# ACTION ITEM:
Start to finish, print the data below exactly, without the images.

(Data items)
- Opening Delimiter -

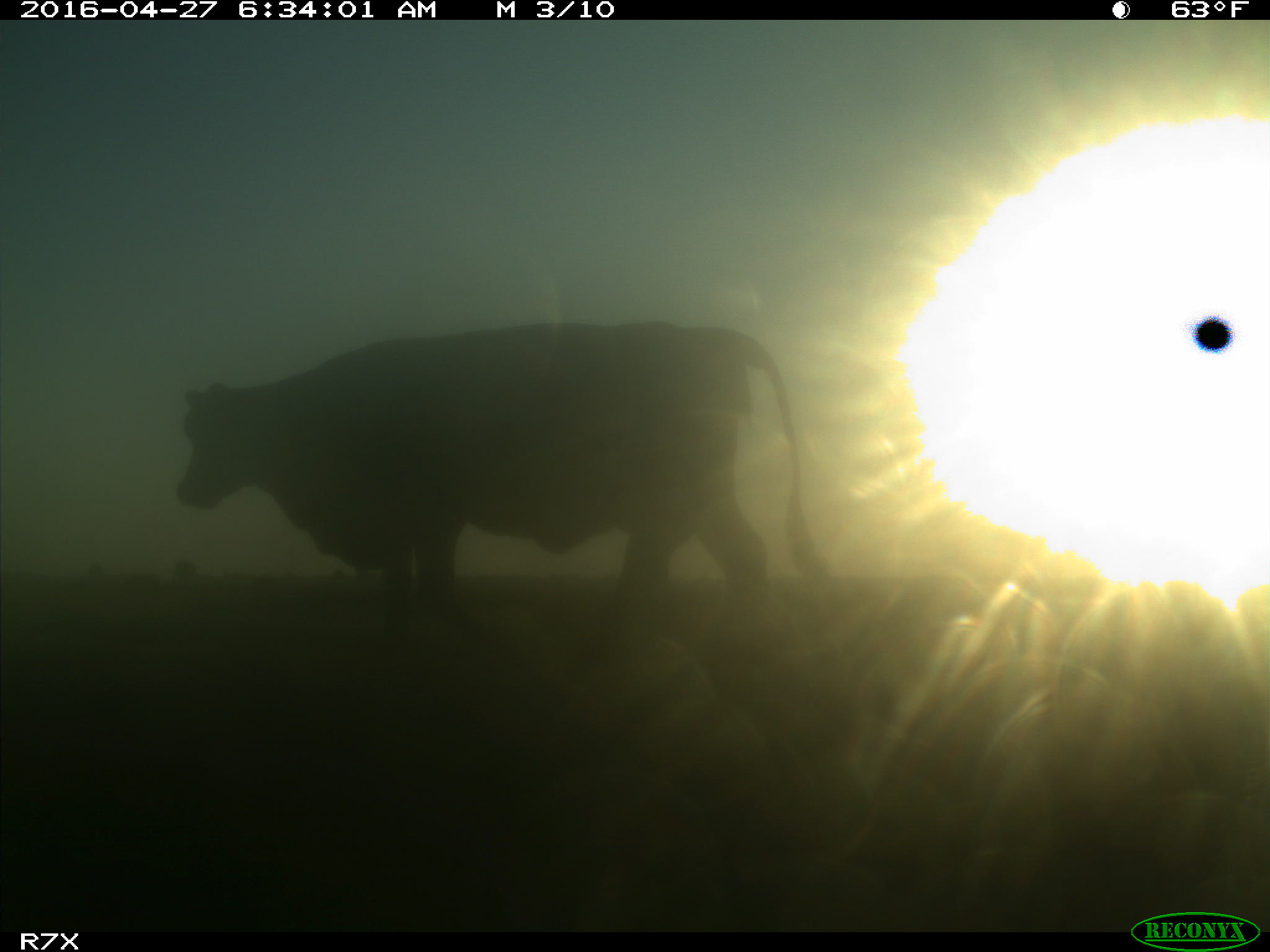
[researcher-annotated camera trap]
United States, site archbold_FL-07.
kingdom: Animalia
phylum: Chordata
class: Mammalia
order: Artiodactyla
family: Bovidae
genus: Bos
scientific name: Bos taurus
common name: domestic cow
Bos taurus (domestic cow).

- Closing Delimiter -

# EXERCISE SOLUTION:
[researcher-annotated camera trap]
United States, site archbold_FL-07.
kingdom: Animalia
phylum: Chordata
class: Mammalia
order: Artiodactyla
family: Bovidae
genus: Bos
scientific name: Bos taurus
common name: domestic cow
Bos taurus (domestic cow).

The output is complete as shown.